Here Come the Indians!

Tutor Vista, an online tutoring service located in India, just secured an A funding round. Look for more educational software and service companies to come out of India. It's a trend, reinforced by some strong economics.

One of the major problems faced by educational software publishers, especially in content heavy areas like language instruction, is the cost of creating content. Usually it's substantially more than what it would cost to create a textbook, and since the major publishers have textbook development, manufacture and sale down to a science, there's been little financial incentive for them to replace textbooks with software. When they have built software, it has usually been lousy software that was expensive to make, and they end up giving it away with textbooks. In the late 1990s there were many experiments the majors did following this recipe. They ultimately stopped focusing on software.
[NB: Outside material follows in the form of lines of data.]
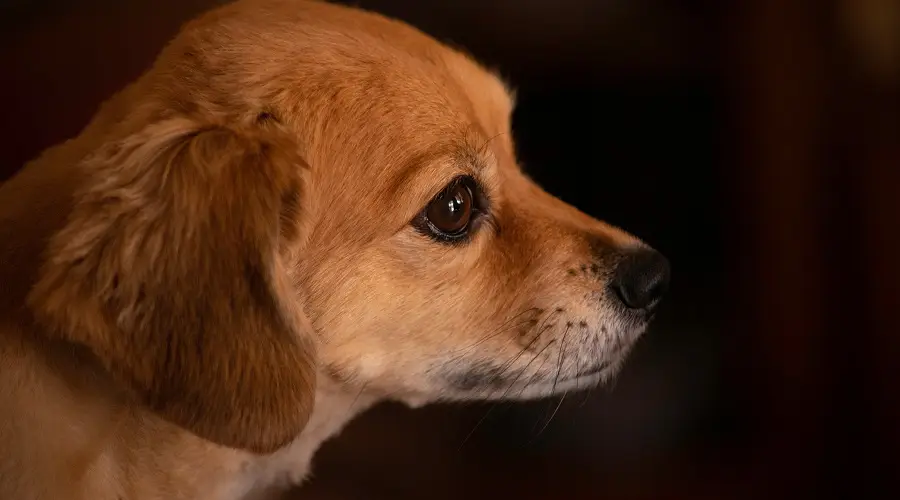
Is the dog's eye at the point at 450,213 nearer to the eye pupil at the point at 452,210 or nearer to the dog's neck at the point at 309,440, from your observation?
the eye pupil at the point at 452,210

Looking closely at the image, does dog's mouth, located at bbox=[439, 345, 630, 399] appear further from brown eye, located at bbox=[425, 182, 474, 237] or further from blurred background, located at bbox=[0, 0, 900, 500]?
blurred background, located at bbox=[0, 0, 900, 500]

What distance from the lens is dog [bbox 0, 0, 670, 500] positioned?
34.7 inches

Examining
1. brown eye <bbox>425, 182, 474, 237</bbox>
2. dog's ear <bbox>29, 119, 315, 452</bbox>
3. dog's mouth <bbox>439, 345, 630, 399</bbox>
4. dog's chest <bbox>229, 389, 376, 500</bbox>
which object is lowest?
dog's chest <bbox>229, 389, 376, 500</bbox>

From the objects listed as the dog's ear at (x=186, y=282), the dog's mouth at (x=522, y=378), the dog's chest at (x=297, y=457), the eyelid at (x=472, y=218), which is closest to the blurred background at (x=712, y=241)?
the dog's chest at (x=297, y=457)

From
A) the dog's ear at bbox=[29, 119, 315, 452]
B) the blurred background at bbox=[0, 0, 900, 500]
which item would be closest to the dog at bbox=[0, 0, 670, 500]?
the dog's ear at bbox=[29, 119, 315, 452]

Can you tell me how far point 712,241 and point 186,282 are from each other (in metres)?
1.89

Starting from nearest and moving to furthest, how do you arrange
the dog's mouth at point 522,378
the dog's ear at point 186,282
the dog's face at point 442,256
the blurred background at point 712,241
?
1. the dog's ear at point 186,282
2. the dog's face at point 442,256
3. the dog's mouth at point 522,378
4. the blurred background at point 712,241

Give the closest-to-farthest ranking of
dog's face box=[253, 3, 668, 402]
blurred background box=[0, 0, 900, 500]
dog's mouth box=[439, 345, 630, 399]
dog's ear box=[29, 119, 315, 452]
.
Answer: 1. dog's ear box=[29, 119, 315, 452]
2. dog's face box=[253, 3, 668, 402]
3. dog's mouth box=[439, 345, 630, 399]
4. blurred background box=[0, 0, 900, 500]

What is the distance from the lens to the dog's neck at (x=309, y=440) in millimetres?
1123

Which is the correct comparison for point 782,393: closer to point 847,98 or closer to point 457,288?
point 847,98

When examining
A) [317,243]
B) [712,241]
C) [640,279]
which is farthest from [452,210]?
[712,241]

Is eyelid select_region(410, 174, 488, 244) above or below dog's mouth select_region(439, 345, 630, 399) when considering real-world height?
above

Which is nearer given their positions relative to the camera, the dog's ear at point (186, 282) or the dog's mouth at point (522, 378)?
the dog's ear at point (186, 282)

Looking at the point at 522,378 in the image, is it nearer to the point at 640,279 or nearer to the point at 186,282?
the point at 640,279
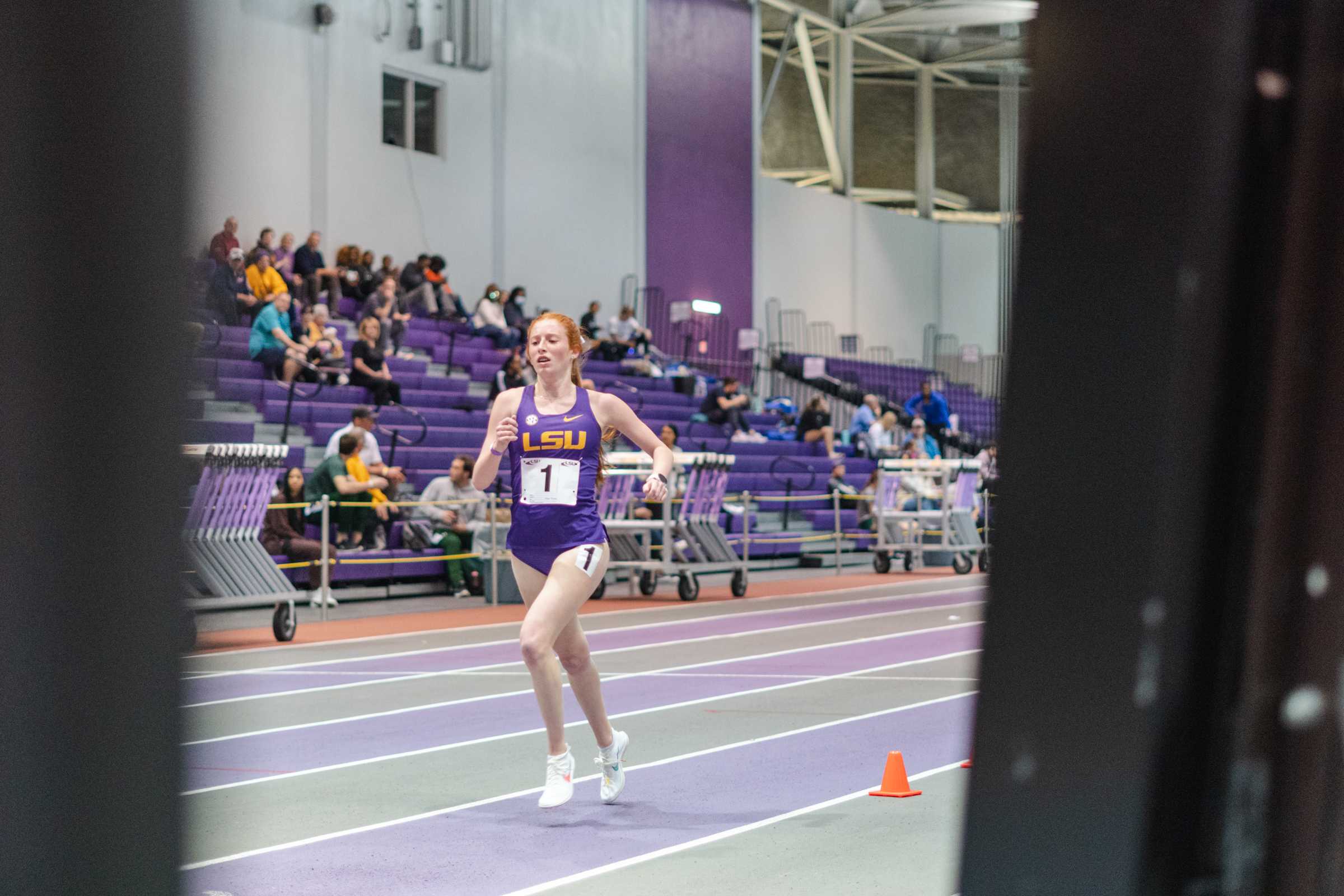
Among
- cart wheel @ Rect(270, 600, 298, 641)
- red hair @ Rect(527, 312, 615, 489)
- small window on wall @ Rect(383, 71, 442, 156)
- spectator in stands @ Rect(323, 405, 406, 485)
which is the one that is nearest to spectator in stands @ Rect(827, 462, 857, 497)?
spectator in stands @ Rect(323, 405, 406, 485)

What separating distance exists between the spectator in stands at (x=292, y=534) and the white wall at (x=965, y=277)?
91.3 feet

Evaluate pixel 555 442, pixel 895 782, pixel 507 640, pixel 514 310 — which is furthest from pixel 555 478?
pixel 514 310

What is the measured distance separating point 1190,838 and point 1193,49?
2.11 feet

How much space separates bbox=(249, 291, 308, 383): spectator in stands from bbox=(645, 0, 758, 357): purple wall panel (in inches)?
508

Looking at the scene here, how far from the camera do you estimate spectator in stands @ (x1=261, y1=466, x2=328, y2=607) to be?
1324 centimetres

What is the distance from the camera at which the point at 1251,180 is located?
1253 mm

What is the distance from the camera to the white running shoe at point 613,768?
5.93 meters

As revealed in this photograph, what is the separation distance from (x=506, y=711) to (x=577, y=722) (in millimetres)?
402

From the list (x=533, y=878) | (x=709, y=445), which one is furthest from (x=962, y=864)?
(x=709, y=445)

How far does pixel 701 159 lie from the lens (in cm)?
3038

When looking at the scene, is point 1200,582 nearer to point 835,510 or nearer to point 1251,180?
point 1251,180

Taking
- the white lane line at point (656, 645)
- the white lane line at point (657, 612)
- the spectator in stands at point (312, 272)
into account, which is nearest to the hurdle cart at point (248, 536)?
the white lane line at point (657, 612)

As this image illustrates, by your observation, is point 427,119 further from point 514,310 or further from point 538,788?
point 538,788

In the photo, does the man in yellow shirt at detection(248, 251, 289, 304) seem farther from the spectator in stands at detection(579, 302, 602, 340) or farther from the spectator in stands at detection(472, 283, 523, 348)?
the spectator in stands at detection(579, 302, 602, 340)
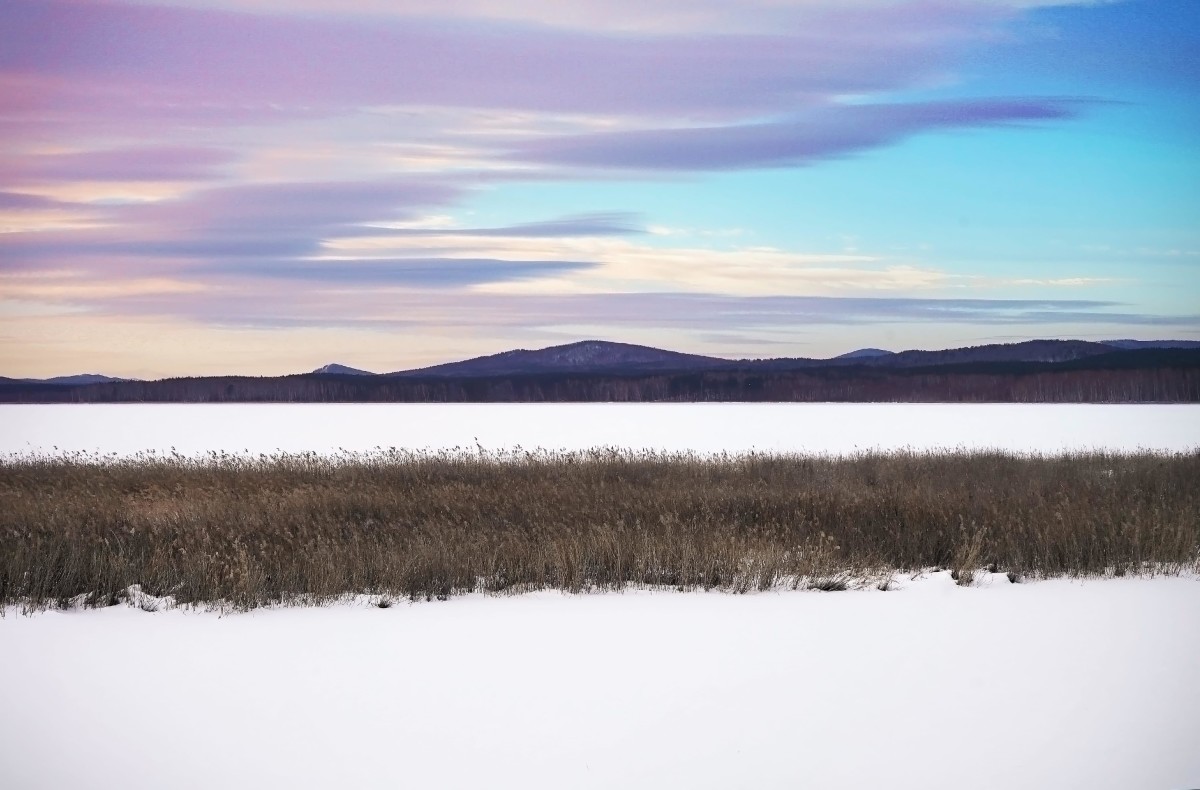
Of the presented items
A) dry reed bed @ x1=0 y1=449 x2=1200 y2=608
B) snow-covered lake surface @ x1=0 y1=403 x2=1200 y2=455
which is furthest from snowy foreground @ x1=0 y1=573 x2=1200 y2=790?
snow-covered lake surface @ x1=0 y1=403 x2=1200 y2=455

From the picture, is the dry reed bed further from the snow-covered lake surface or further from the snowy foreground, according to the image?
the snow-covered lake surface

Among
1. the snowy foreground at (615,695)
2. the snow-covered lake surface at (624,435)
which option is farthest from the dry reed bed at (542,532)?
the snow-covered lake surface at (624,435)

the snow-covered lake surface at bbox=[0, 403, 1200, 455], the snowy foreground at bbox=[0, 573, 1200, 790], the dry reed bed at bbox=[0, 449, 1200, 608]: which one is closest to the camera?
the snowy foreground at bbox=[0, 573, 1200, 790]

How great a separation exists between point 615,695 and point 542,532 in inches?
206

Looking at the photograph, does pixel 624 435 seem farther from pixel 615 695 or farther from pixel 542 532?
pixel 615 695

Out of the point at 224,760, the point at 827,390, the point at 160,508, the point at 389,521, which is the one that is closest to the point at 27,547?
the point at 160,508

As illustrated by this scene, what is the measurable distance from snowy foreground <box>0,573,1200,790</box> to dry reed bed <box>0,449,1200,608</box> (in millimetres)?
712

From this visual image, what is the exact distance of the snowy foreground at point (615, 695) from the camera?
520 centimetres

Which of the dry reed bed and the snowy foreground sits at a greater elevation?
the dry reed bed

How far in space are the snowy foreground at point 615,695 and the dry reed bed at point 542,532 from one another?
0.71m

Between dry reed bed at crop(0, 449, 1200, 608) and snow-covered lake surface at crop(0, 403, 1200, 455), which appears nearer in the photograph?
dry reed bed at crop(0, 449, 1200, 608)

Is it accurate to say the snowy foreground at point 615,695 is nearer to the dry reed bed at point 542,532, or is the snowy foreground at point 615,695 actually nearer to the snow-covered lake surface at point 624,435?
the dry reed bed at point 542,532

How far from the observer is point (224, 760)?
5363mm

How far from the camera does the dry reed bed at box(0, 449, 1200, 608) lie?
31.9 feet
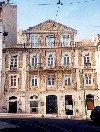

Cheap content development in India (or elsewhere) obviously changes the economics. But few educational software companies have successfully jumped on the outsouring bandwagon, because, even with the good economics, it is difficult to manage an outsourced development project to success. The logistics alone are difficult: just ask anyone who has worked on an outsource project about the problems with time zones. But the real problem is interface development. This is the game in educational software, as crucial to the business as author recruitment and management was to book publishing. It is very difficult at a distance, because it requires the dev, the designer and the SME to iterate quickly. It helps--a lot--if they are working in the same room, and looking at the same screen. There are obviously ways of getting around this. But they are more difficult than you think. And the real solution is to have Indian companies develop the expertise, from start to finish.

It's already happening. Tutor Vision isn't alone. Companies like Zeus Learning, CareerLauncher, and Congruent that have established footholds in the educational software market in India are expanding into the United States. They still have a relatively hard time selling product here, so for the most part they are looking for American partners for development contracts. But sooner or later they will figure out how Internet-based marketing and sales can play to their advantage. And they already have strong businesses in India from which to underwrite their efforts. Consider for a moment the region chart from Google trends on the keywords "educational software."











In the next five years a major Indian educational software company will join Pearson, Reed-Elsevier and McGraw-Hill as one of the world's major educational publishers. You heard it here first.